Scene-based reasoning records:
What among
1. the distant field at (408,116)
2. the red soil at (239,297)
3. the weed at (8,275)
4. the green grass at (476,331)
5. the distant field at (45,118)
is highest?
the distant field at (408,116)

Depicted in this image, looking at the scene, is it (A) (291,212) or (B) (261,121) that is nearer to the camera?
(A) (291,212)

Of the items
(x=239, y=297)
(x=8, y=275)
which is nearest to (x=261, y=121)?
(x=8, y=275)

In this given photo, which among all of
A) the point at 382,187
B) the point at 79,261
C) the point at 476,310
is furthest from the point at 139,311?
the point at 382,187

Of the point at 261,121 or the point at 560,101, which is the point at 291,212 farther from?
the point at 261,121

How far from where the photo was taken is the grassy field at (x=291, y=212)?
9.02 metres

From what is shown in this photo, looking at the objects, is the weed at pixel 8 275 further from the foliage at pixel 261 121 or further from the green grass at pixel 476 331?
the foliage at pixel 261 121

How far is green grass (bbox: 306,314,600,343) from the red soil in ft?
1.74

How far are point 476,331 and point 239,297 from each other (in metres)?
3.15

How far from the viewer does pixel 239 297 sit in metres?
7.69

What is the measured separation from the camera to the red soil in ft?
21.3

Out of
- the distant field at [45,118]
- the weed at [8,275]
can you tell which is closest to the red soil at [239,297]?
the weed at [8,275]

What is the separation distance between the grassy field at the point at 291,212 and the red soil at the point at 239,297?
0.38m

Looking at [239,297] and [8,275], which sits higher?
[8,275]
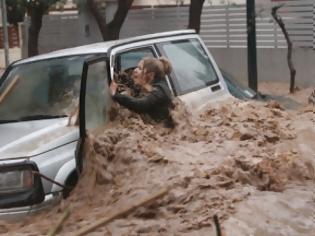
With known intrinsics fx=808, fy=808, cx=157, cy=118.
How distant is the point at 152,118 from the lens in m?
6.39

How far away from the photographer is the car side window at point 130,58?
23.0 feet

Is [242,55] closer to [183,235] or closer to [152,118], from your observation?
[152,118]

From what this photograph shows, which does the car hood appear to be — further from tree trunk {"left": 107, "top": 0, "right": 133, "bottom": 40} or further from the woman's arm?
tree trunk {"left": 107, "top": 0, "right": 133, "bottom": 40}

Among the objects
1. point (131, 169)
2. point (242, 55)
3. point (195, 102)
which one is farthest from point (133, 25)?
point (131, 169)

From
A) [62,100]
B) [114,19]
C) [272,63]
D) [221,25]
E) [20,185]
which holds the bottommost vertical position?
[272,63]

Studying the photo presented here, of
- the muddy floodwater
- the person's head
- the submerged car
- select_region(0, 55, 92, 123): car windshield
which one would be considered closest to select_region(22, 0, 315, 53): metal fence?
the submerged car

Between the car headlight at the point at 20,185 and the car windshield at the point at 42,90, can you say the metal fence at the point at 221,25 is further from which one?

■ Given problem: Without the images, write out each line of the data verbatim.

■ Output for this task:
What among
1. the distant field at (408,116)
2. the red soil at (239,297)
3. the weed at (8,275)
4. the green grass at (476,331)
5. the distant field at (45,118)
is highest?
the distant field at (408,116)

Depicted in this image, looking at the scene, is it (A) (291,212) or (B) (261,121) that is nearer to the camera?
(A) (291,212)

Of the items
(x=239, y=297)
(x=8, y=275)
which is nearest to (x=261, y=121)?
(x=8, y=275)

In this given photo, which among all of
A) the point at 382,187
B) the point at 79,261
C) the point at 476,310
is furthest from the point at 139,311?
the point at 382,187

Of the point at 261,121 or the point at 560,101, which is the point at 291,212 farther from?
the point at 261,121

How far from where the photo was taken is the grassy field at (x=291, y=212)?
9.02 metres

From what is shown in this photo, looking at the objects, is the weed at pixel 8 275 further from the foliage at pixel 261 121 or further from the green grass at pixel 476 331?
the foliage at pixel 261 121

How far is green grass (bbox: 306,314,600,343) from the red soil in ft?
1.74

How far are point 476,331 and point 239,297 from each other (in metres)?
3.15

How far from the viewer does pixel 239 297 sit in metres?
7.69

What is the measured separation from the camera to the red soil in ft?
21.3

Out of
- the distant field at [45,118]
- the weed at [8,275]
can you tell which is closest to the red soil at [239,297]?
the weed at [8,275]

What is the separation distance between the grassy field at the point at 291,212 and the red soil at the point at 239,297?
0.38m

Looking at [239,297] and [8,275], which sits higher?
[8,275]
With known intrinsics fx=808, fy=808, cx=157, cy=118.
How distant is the point at 152,118 from the lens in m?
6.39

How far away from the photographer is the car side window at point 130,58?
23.0 feet

Is [242,55] closer to [183,235] or closer to [152,118], from your observation?
[152,118]

From what this photograph shows, which does the car hood appear to be — further from tree trunk {"left": 107, "top": 0, "right": 133, "bottom": 40} or further from the woman's arm?
tree trunk {"left": 107, "top": 0, "right": 133, "bottom": 40}

Among the objects
1. point (131, 169)
2. point (242, 55)
3. point (195, 102)
which one is farthest from point (133, 25)?
point (131, 169)

From
A) [62,100]
B) [114,19]
C) [272,63]
D) [221,25]
E) [20,185]
which holds the bottommost vertical position?
[272,63]

Studying the photo presented here, of
- the muddy floodwater
- the person's head
- the submerged car
- select_region(0, 55, 92, 123): car windshield
which one would be considered closest to select_region(22, 0, 315, 53): metal fence?
the submerged car

Between the car headlight at the point at 20,185 and the car windshield at the point at 42,90, can you say the metal fence at the point at 221,25 is further from which one?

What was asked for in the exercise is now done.